QUOTED PASSAGE:
☆ ☆ ☆ ☆ ☆

When we talk about things like data quality dimensions and the quality of data, we often speak in terms of metrics. We may say that a particular attribute is 88.2% complete or a particular key has 3% duplication.
We may find that in a customer database of 3 million records, finding 150 incorrect records is good quality so it’s passed as “fit for purpose” to the business.
In a consumer context these relatively small issues, statistically speaking, don’t necessarily add up to small impacts. The reason is because whilst, as data quality professionals, we may be comfortable talking about individual data quality metrics, what really matters to consumers of our data is trust.
I like to explain the notion of trust as the pointy end of a pyramid. Trust is what you’re left with at the top of the pyramid once all the other dimensions have been accounted for.
- Incomplete data? It won’t be trusted, what am I missing?
- Duplicated data? It won’t be trusted, which one should I use?
- Poorly formatted data? It won’t be trusted, have I understood this correctly?

☆ ☆ ☆ ☆ ☆

RECORDED DATA:
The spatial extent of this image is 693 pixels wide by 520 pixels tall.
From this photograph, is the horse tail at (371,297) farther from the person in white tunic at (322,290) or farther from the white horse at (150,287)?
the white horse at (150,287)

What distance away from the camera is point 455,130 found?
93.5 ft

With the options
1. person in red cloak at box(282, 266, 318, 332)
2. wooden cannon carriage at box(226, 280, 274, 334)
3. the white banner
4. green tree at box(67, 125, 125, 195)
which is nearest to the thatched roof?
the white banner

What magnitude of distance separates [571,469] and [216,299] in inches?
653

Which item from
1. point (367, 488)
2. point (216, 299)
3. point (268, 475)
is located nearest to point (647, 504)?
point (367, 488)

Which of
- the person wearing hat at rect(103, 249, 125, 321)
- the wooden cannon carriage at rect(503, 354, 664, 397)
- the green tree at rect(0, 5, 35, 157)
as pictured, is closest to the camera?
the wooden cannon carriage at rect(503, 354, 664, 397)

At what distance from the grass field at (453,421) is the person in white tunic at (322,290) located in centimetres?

☆ ☆ ☆ ☆ ☆

YOUR TASKS:
**A.** From the passage on data quality and trust, extract the stretch from "We may find" through "should I use?".
**B.** In the passage on data quality and trust, what is at the top of the pyramid?
**C.** Write what follows the final sentence of the passage on data quality and trust.

ANSWERS TO THIS EXERCISE:
**A.**
We may find that in a customer database of 3 million records, finding 150 incorrect records is good quality so it’s passed as “fit for purpose” to the business.
In a consumer context these relatively small issues, statistically speaking, don’t necessarily add up to small impacts. The reason is because whilst, as data quality professionals, we may be comfortable talking about individual data quality metrics, what really matters to consumers of our data is trust.
I like to explain the notion of trust as the pointy end of a pyramid. Trust is what you’re left with at the top of the pyramid once all the other dimensions have been accounted for.
- Incomplete data? It won’t be trusted, what am I missing?
- Duplicated data? It won’t be trusted, which one should I use?

**B.** Trust sits at the top of the pyramid, once all the other dimensions have been accounted for.

**C.**
I was recently searching for details of a company that we’re about to feature in an interview here on Data Quality Pro. A well known online provider of research about companies came up in my Google listings so I took a look at what they could tell me about the company in question.
At first I was impressed. It even listed sales data for the company and a list of executives. Then I realised that some of the people listed were in my own network on LinkedIn so I checked them out.
What I found was quite alarming.
The person listed as the CEO of the company had left the company 2 years earlier even though it displayed a current email address for them.
So I began to look at other companies that I knew closer to home. I began to find a catalogue of data quality issues such as:
- Duplicated company records that left me with no idea of which one was accurate.
- Incomplete executive titles that gave me no clue as to their real role.
- Project managers listed in the executive section.
There soon became a healthy list of data quality issues that resulted in one clear outcome.
I did not trust this information provider.
From their perspective, the data quality issues could have been measured as miniscule. If they held 250,000,000 company details worldwide and I happened to stumble across a few incorrect values then overall some would say their data quality was well beyond Six Sigma levels and definitely above the industry average.
As a consumer of course, these statistics mean nothing to me, my trust is gone and it’s often terminal.
I won’t pass this off as a statistical anomaly. I simply won’t use them and I’m likely to spread the word.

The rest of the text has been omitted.